* _WORK TASK_
Transcribe the line that contains "Hand Painted Thangka" and every line after it to the end of the records, exactly and nothing else. Skip the pictures.

* _TASK MATERIAL_

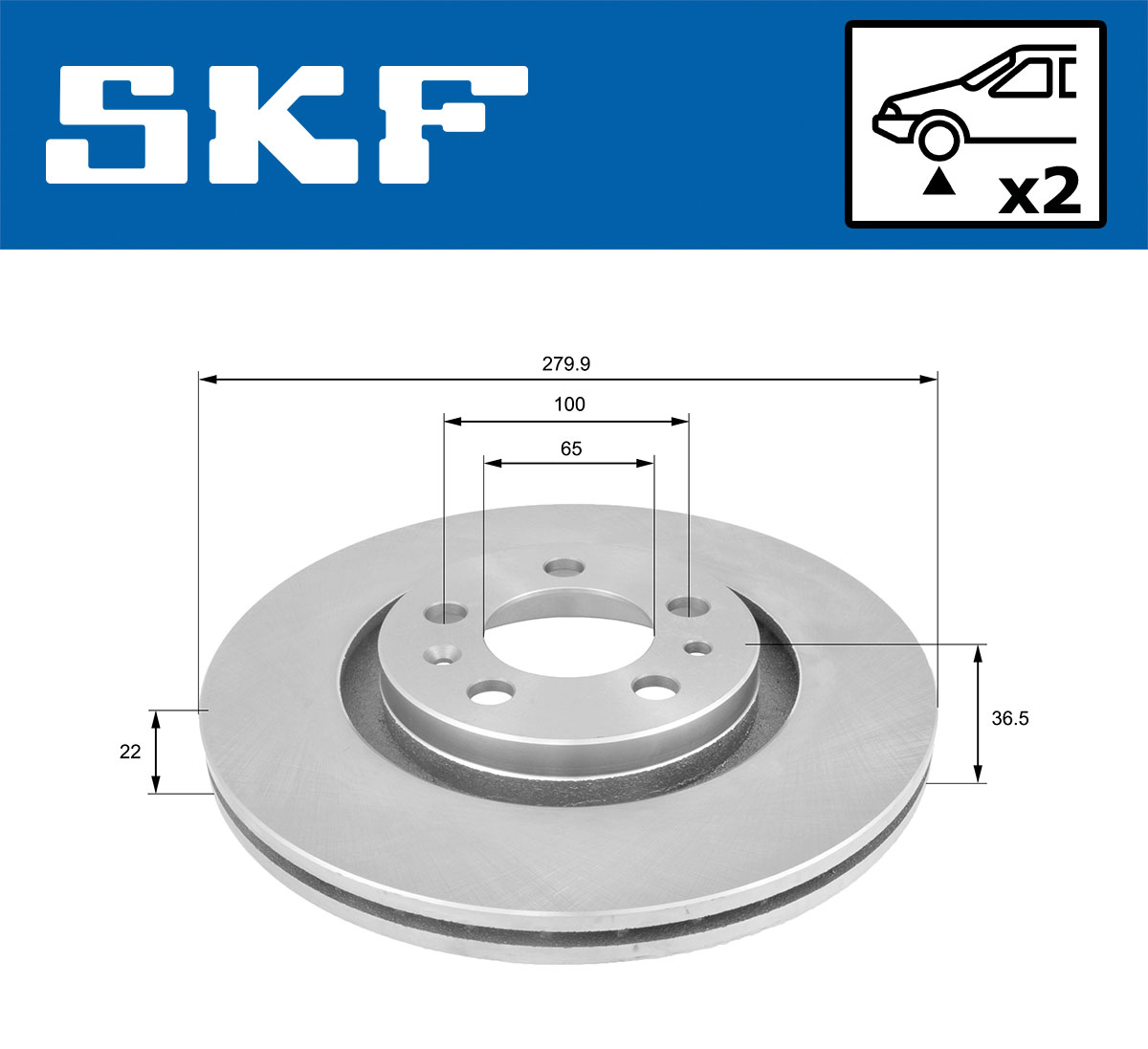 SKF Remschijven VKBD 80021 V2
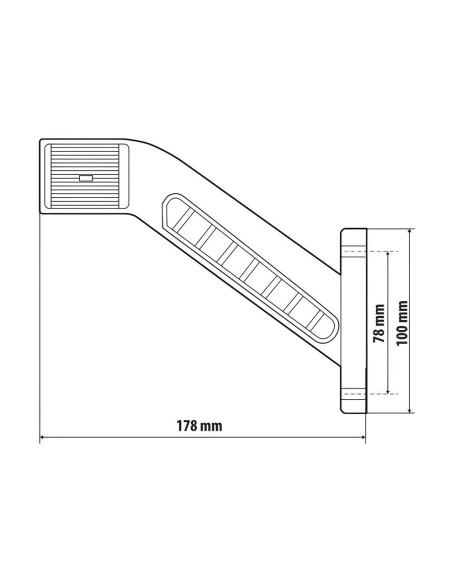 Luce ingombro 6 Led 12 24V omologata Alpha Flex 15 Sinistra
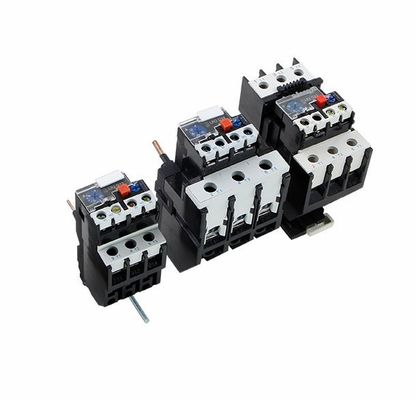 Frekuensi 50hz 60hz Motor Thermal Overload Relay Tripping Level 25A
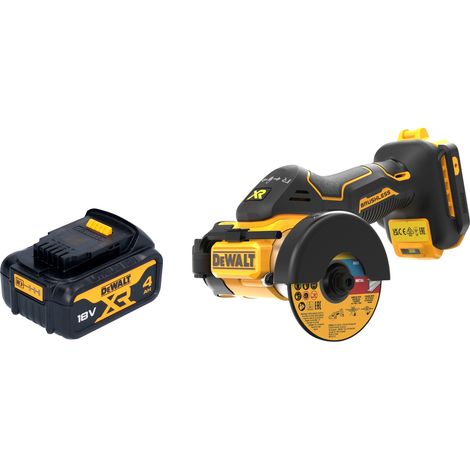 Taglierina multimateriale a batteria DeWalt DCS 438 N 18 V 76 mm Brushless + 1 batteria 4,0 Ah - senza caricabatteria (1/5)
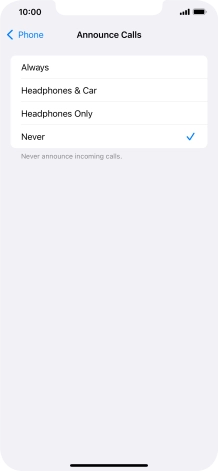 Press Always to turn on the function when silent mode is turned off.
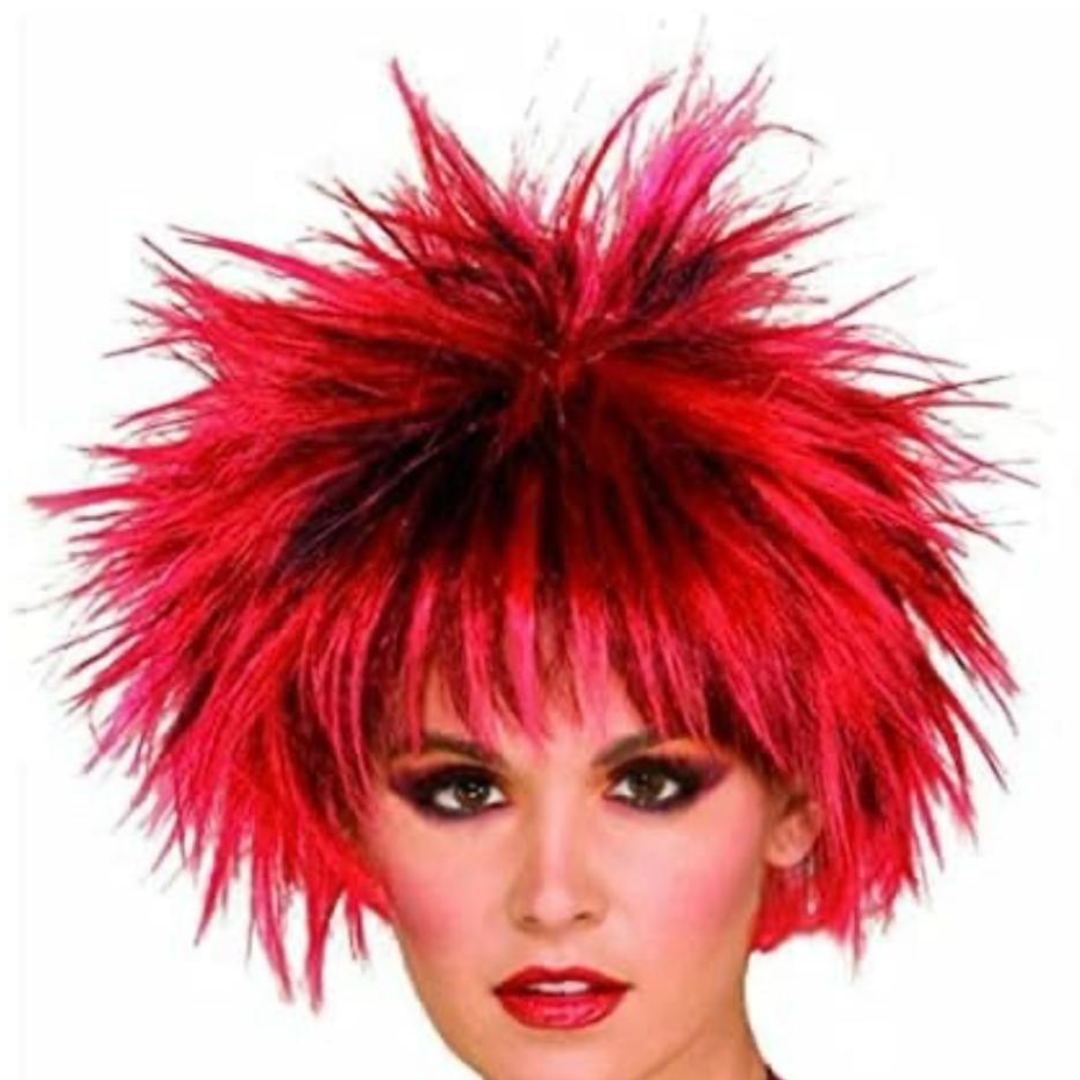 Porcupine Wig Red & Black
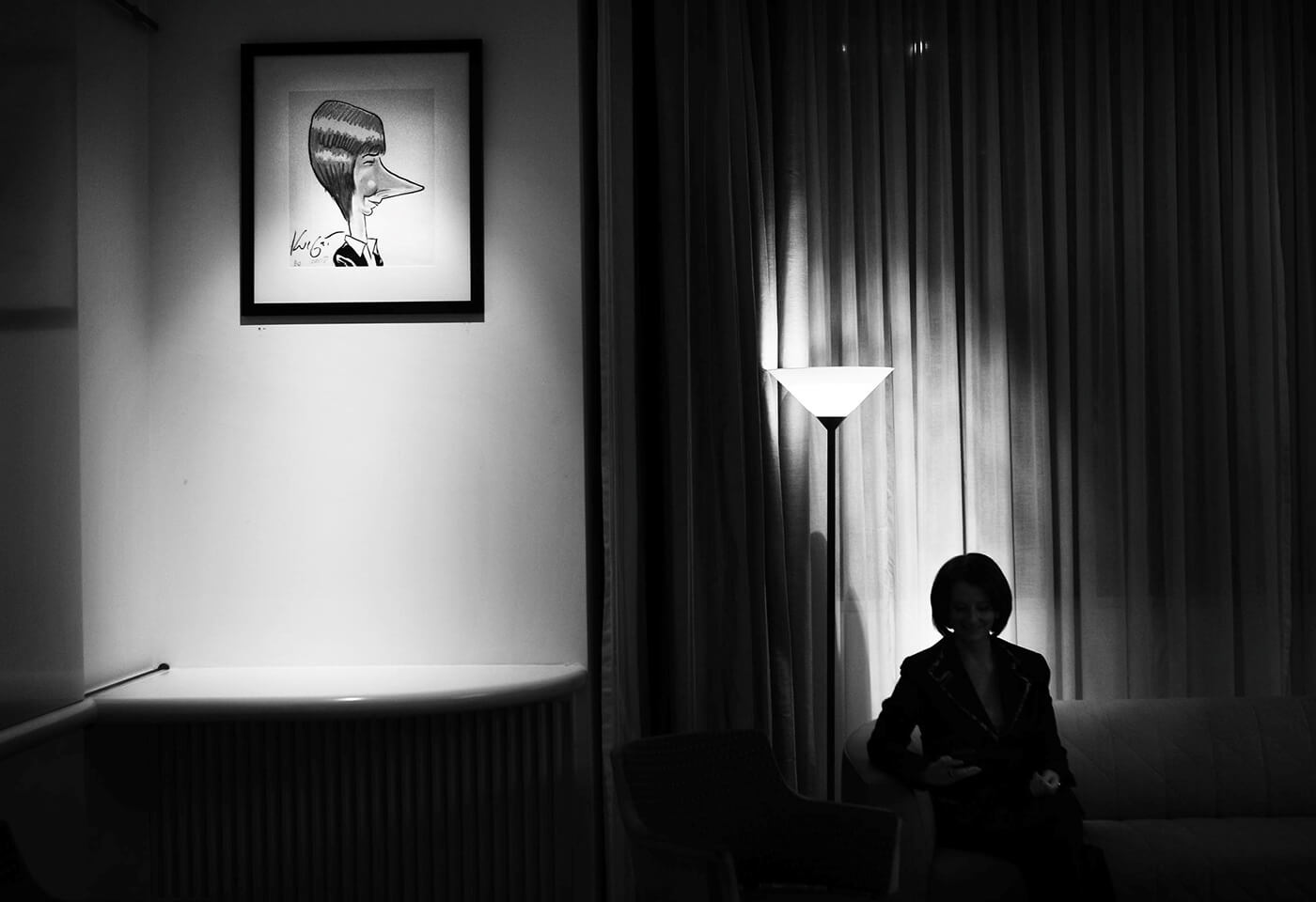 Julia Gillard sitting on couch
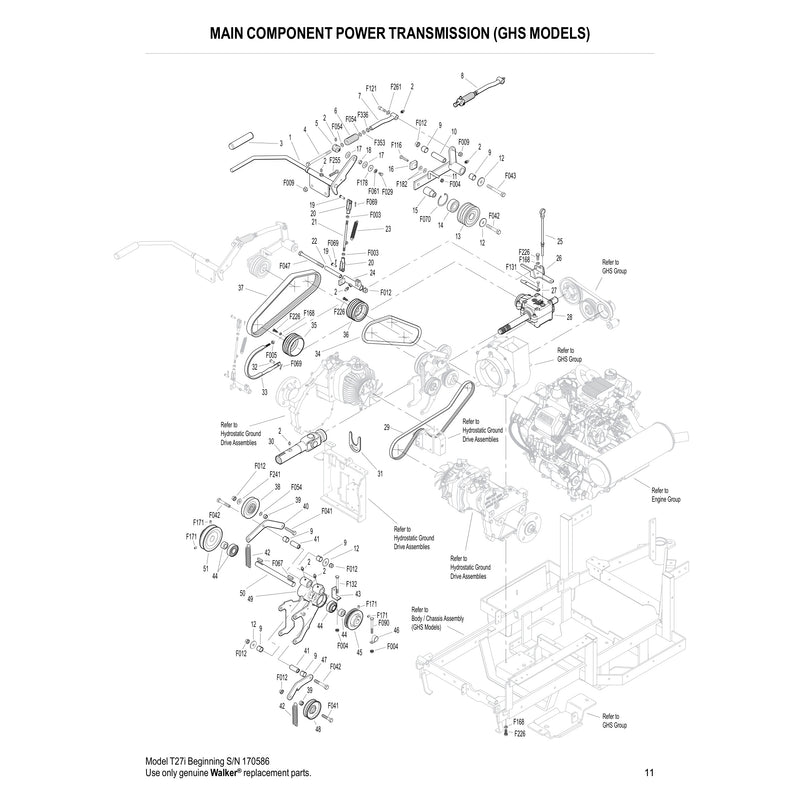 MAIN COMPONENT POWER TRANSMISSION 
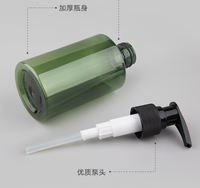 Bouteille de lotion à pompe à épaule inclinée avec impression de logo personnalisé, 100 ml, 500 ml, distributeur rechargeable pour gel douche, shampoing, cosmétiques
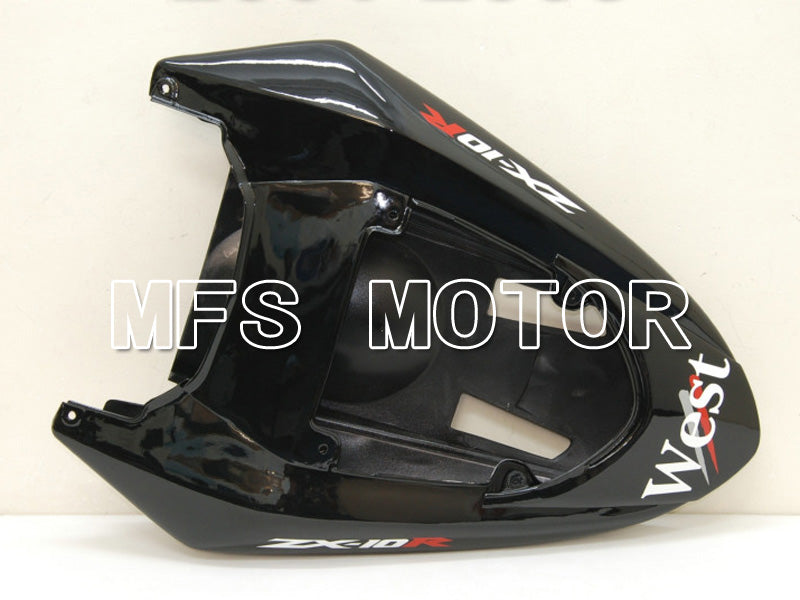 Kawasaki NINJA ZX10R 2004-2005 Injection ABS Fairing - West - Black White - MFS6445 - Fairings Kit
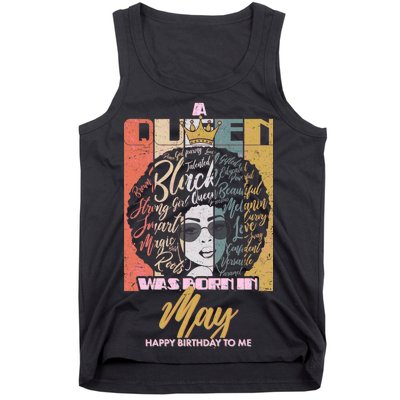 A Queen Was Born In May Tank Top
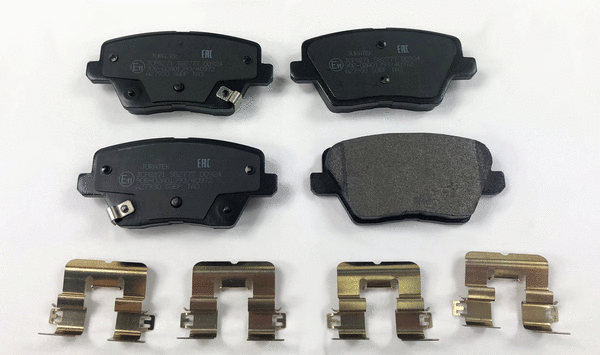 Brake Pad Set, disc brake (JCP8271)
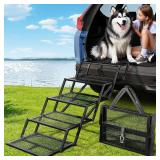 Linvivon 5-Step Folding Pet Stairs - Retail: $45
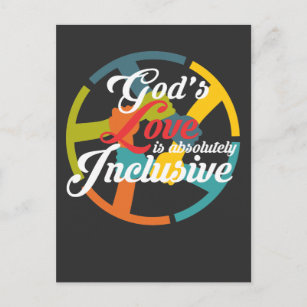Carte Postale L'amour de Dieu est inclusif Rainbow Pride Anti Ra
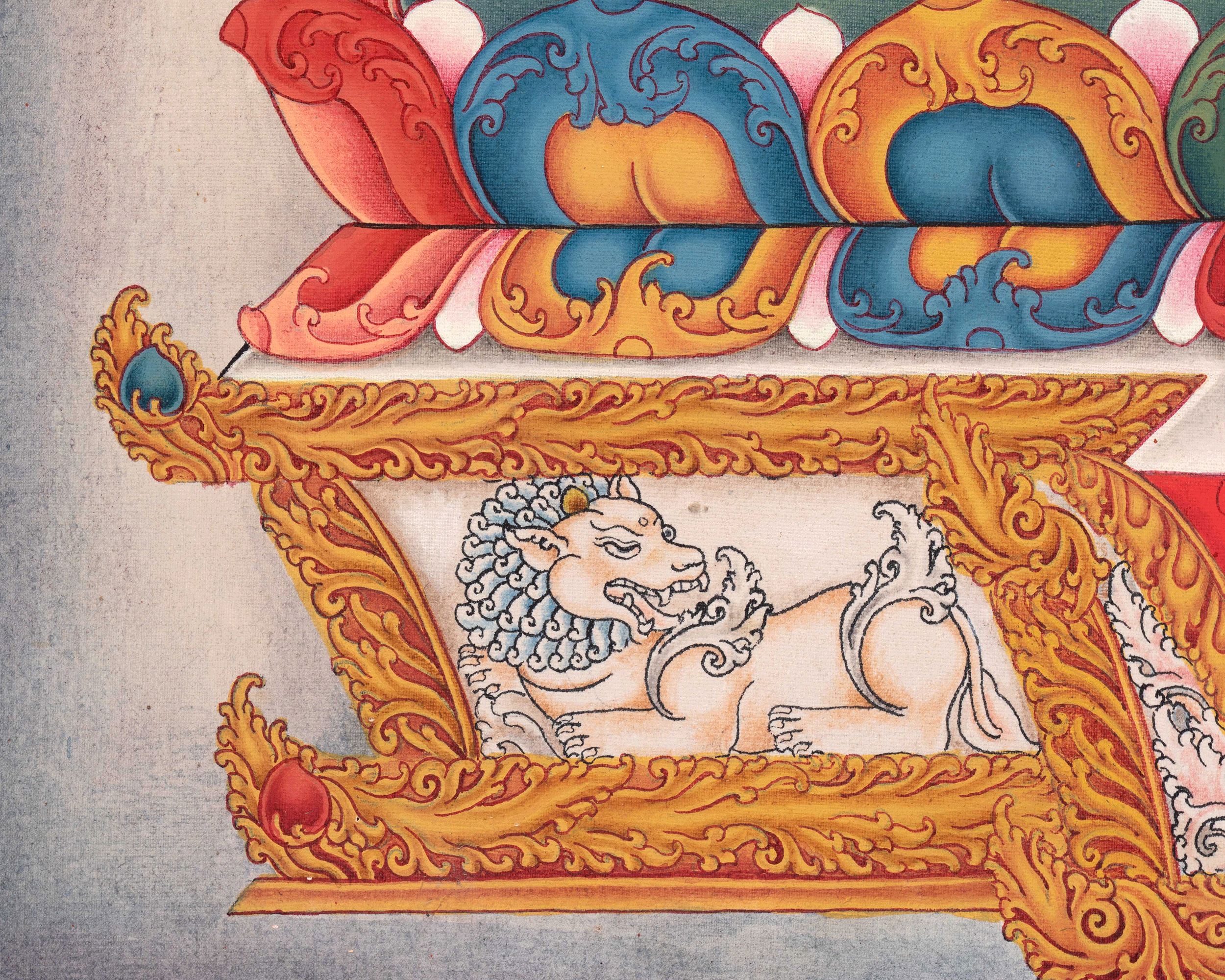 Hand Painted Thangka Of Siddhartha Gautama | Traditional Shakyamuni Buddha Art | Meditative Decor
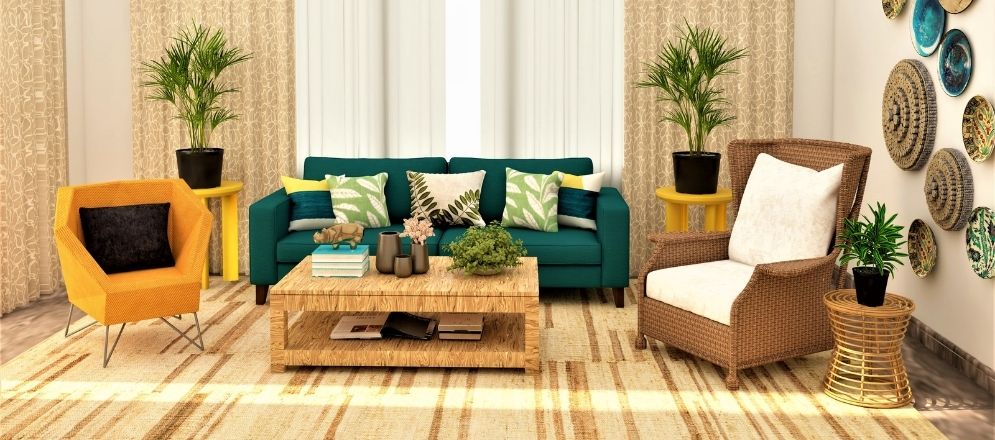 Bold tone living room design - Beautiful Homes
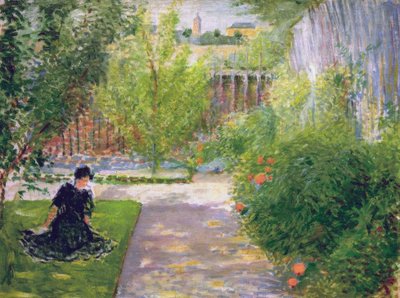 Jardim ensolarado de August Macke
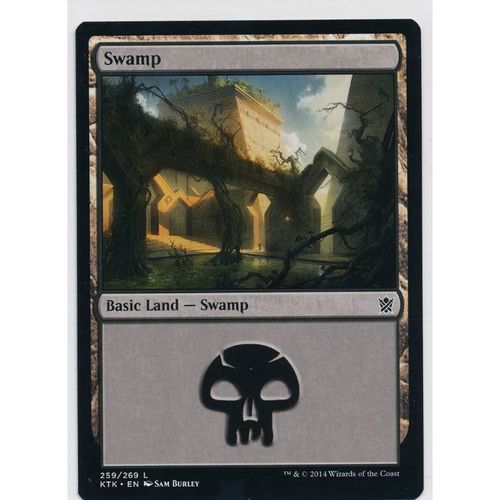 Magic the Gathering MTG Khans of Tarkir 259/269 Swamp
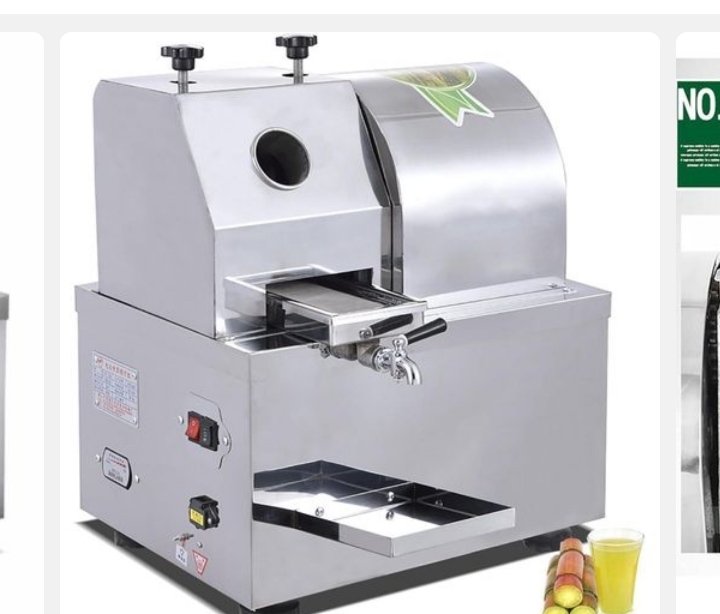 Rechargeable Battery-Powered Sugarcane Juice Extractor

* _PROBLEM SOLUTION_
 Hand Painted Thangka Of Siddhartha Gautama | Traditional Shakyamuni Buddha Art | Meditative Decor
 Bold tone living room design - Beautiful Homes
 Jardim ensolarado de August Macke
 Magic the Gathering MTG Khans of Tarkir 259/269 Swamp
 Rechargeable Battery-Powered Sugarcane Juice Extractor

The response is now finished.